- [SOURCE RECORDS]

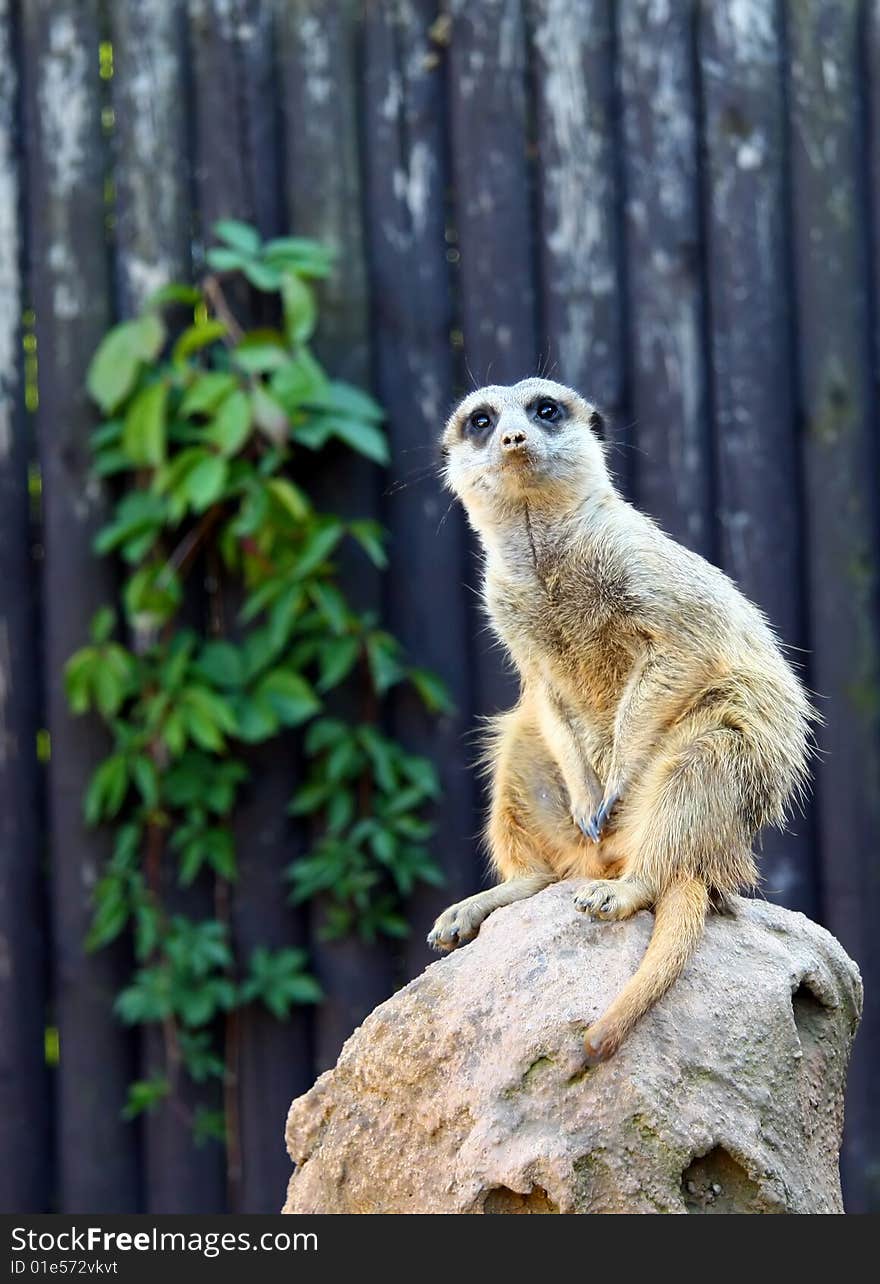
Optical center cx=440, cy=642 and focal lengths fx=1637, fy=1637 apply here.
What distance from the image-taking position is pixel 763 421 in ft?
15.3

--

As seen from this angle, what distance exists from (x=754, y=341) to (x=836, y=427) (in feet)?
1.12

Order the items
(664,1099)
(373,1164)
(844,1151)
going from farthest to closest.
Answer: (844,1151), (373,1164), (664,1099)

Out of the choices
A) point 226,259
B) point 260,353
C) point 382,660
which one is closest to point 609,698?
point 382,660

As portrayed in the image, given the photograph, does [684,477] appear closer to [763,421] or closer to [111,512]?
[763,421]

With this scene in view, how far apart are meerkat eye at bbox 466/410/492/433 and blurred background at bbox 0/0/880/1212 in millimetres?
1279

- [EXERCISE GOAL] Gather every line in the rows above that contains the string "distance". Case counts.

- [OUTPUT FOR THIS TASK]
What distance from the image-taking position is pixel 763 421 in ft?
As seen from this angle, what distance exists from (x=754, y=341) to (x=836, y=427) (in feet)?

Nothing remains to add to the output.